__Short exercise A__. Copy out the passage on literacy and teaching word for word.

__Passage shown__.
As for history, yes, there have been countless generations that have grown from childhood to adulthood without the benefit of professional teachers. Today, here, literacy is infinitely more important than it was hundreds of years ago. I don't think it's a fair comparison. As you point out Dana, there are many many children today who are illiterate or barely literate. Like you, I would not want that for my children or the children around me. In my "world", literacy counts. Our society has a stake in the education of our children. It is that stake that makes it worthwhile for public teachers and free schooling. |
Well said V.
Looking back at the last 1000 years or so of history, I see those who cannot read at the mercy of those who can far more often than the other way around. Withotu the ability to read we are dependent upon those who can to interpret and filter through laws, holy texts, scientific ideas, political events etc. Being unable to read, and to a slightly lesser extent, being unable to write, is a handicap in the world we live in. 20,000 years ago, it wasn't. 20,000 years ago being able to move quietly through the undergrowth was a much more useful skill. But the teaching of that is a whole other matter. Most of what we needed to learn then as humans could be learned pretty much by osmosis. Parents would show and guide, and by doing the children would learn. Parents continue to show and guide children how to live and how to do the tasks they will need to do in their lives, but many of the skills we've developed as a species require a different kind of learning and a different kind of teaching. Hence the development of teaching specific professions. Which predate the more modern desire for comprehensively educated workers by many centuries. [eta] there seems to be a tendency in both our cultures to devalue teaching as a profession and view it almost as a form of enhanced babysitting. There's also a tendency to devalue parenting and see it as 'natural'and instinctive and therefore unskilled. It is the devaluing of parenting that leads to the devaluing of teaching. At its core it is a devaluing of the act of raising children. Most probably because that has traditionally been seen as a female role. The level of respect shown to teachers in society seems to reduce the closer to infancy the children they teach sit. |
Quote:
|
Well, yes. Because in order to effect mass education of the entire nation government is generally required to be involved.

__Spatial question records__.
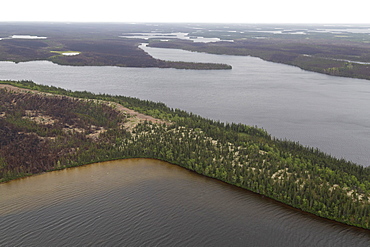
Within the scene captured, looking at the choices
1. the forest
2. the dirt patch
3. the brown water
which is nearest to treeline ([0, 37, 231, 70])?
the dirt patch

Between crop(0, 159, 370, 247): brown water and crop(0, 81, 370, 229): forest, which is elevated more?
crop(0, 81, 370, 229): forest

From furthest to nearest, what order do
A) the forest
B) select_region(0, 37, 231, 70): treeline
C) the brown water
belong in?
select_region(0, 37, 231, 70): treeline → the forest → the brown water

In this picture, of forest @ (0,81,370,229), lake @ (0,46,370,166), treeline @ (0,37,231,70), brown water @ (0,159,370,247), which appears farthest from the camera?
treeline @ (0,37,231,70)

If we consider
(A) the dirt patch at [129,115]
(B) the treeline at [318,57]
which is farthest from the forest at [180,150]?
(B) the treeline at [318,57]

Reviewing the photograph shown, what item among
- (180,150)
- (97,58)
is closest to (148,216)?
(180,150)

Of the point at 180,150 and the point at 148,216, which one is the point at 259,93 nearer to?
the point at 180,150

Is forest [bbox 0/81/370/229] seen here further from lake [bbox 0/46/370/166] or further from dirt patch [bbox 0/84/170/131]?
lake [bbox 0/46/370/166]

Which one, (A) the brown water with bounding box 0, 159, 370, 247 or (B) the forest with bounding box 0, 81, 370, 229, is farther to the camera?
(B) the forest with bounding box 0, 81, 370, 229
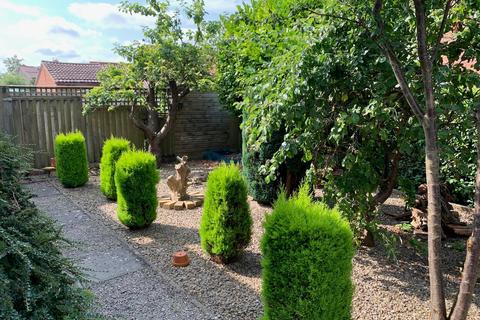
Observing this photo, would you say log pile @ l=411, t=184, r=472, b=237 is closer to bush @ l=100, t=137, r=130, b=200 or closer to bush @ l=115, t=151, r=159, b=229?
bush @ l=115, t=151, r=159, b=229

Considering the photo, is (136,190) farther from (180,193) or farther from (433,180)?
(433,180)

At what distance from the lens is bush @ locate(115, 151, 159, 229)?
4.38 meters

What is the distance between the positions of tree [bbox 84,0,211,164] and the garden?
2.82 meters

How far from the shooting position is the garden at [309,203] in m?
1.85

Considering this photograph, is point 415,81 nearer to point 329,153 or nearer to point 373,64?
point 373,64

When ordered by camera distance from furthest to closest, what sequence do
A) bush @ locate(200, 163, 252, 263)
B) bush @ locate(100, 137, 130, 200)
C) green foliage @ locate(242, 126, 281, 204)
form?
1. bush @ locate(100, 137, 130, 200)
2. green foliage @ locate(242, 126, 281, 204)
3. bush @ locate(200, 163, 252, 263)

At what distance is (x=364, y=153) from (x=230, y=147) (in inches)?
317

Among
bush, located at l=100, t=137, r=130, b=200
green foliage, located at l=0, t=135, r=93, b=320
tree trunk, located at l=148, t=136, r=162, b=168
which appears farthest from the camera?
tree trunk, located at l=148, t=136, r=162, b=168

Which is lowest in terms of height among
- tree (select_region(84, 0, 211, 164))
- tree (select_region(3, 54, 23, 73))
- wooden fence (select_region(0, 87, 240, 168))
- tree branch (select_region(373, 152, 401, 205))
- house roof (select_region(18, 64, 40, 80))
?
tree branch (select_region(373, 152, 401, 205))

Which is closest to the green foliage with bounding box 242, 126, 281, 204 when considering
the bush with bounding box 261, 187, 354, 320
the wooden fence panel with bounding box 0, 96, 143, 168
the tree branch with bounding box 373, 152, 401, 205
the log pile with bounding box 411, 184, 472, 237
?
the tree branch with bounding box 373, 152, 401, 205

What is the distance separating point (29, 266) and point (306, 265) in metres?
1.27

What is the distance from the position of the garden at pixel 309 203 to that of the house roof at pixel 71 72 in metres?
14.5

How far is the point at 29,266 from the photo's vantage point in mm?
1125

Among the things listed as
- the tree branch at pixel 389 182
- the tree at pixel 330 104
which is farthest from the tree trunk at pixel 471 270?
the tree branch at pixel 389 182
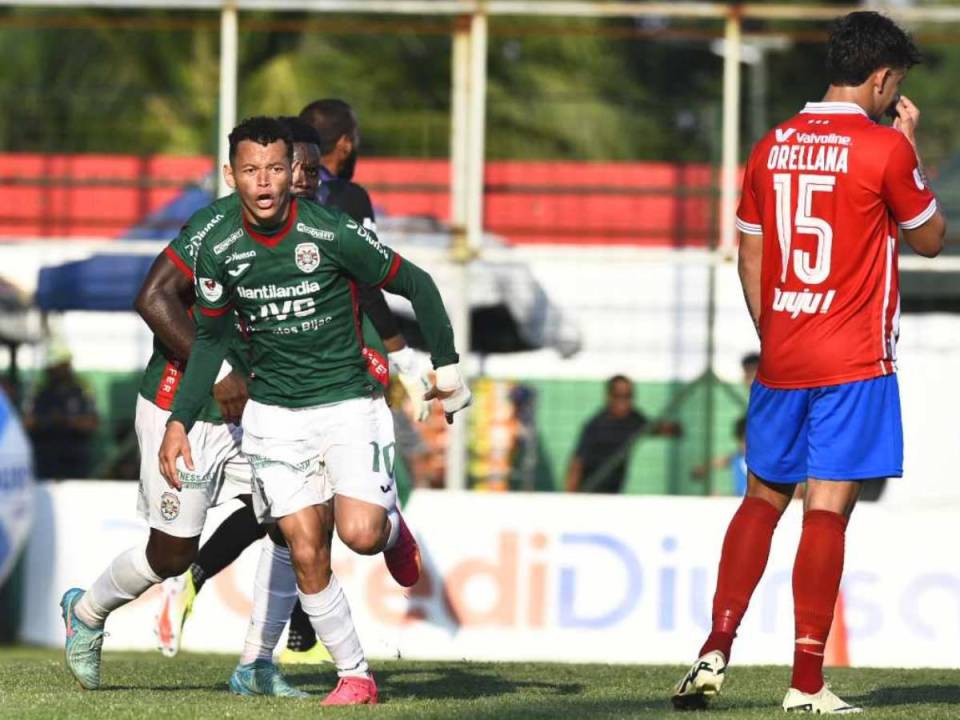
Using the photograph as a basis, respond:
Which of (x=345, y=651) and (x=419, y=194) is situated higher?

__Short exercise B__. In the records, take the lines from the one containing "Considering this photograph, is" through the one containing "3. bush @ locate(200, 163, 252, 263)", and format them as a Markdown table with the columns Row and Line. Number each row and skip blank lines.

__Full answer A__.
As for history, yes, there have been countless generations that have grown from childhood to adulthood without the benefit of professional teachers. Today, here, literacy is infinitely more important than it was hundreds of years ago. I don't think it's a fair comparison. As you point out Dana, there are many many children today who are illiterate or barely literate. Like you, I would not want that for my children or the children around me. In my "world", literacy counts. Our society has a stake in the education of our children. It is that stake that makes it worthwhile for public teachers and free schooling. |
Well said V.
Looking back at the last 1000 years or so of history, I see those who cannot read at the mercy of those who can far more often than the other way around. Withotu the ability to read we are dependent upon those who can to interpret and filter through laws, holy texts, scientific ideas, political events etc. Being unable to read, and to a slightly lesser extent, being unable to write, is a handicap in the world we live in. 20,000 years ago, it wasn't. 20,000 years ago being able to move quietly through the undergrowth was a much more useful skill. But the teaching of that is a whole other matter. Most of what we needed to learn then as humans could be learned pretty much by osmosis. Parents would show and guide, and by doing the children would learn. Parents continue to show and guide children how to live and how to do the tasks they will need to do in their lives, but many of the skills we've developed as a species require a different kind of learning and a different kind of teaching. Hence the development of teaching specific professions. Which predate the more modern desire for comprehensively educated workers by many centuries. [eta] there seems to be a tendency in both our cultures to devalue teaching as a profession and view it almost as a form of enhanced babysitting. There's also a tendency to devalue parenting and see it as 'natural'and instinctive and therefore unskilled. It is the devaluing of parenting that leads to the devaluing of teaching. At its core it is a devaluing of the act of raising children. Most probably because that has traditionally been seen as a female role. The level of respect shown to teachers in society seems to reduce the closer to infancy the children they teach sit. |
Quote:
|
Well, yes. Because in order to effect mass education of the entire nation government is generally required to be involved.

__Full answer B__.
| Row | Line |
|---|---|
| 1 | Considering this photograph, is point 415,81 nearer to point 329,153 or nearer to point 373,64? |
| 2 | point 373,64 |
| 3 | When ordered by camera distance from furthest to closest, what sequence do |
| 4 | A) bush @ locate(200, 163, 252, 263) |
| 5 | B) bush @ locate(100, 137, 130, 200) |
| 6 | C) green foliage @ locate(242, 126, 281, 204) |
| 7 | form? |
| 8 | 1. bush @ locate(100, 137, 130, 200) |
| 9 | 2. green foliage @ locate(242, 126, 281, 204) |
| 10 | 3. bush @ locate(200, 163, 252, 263) |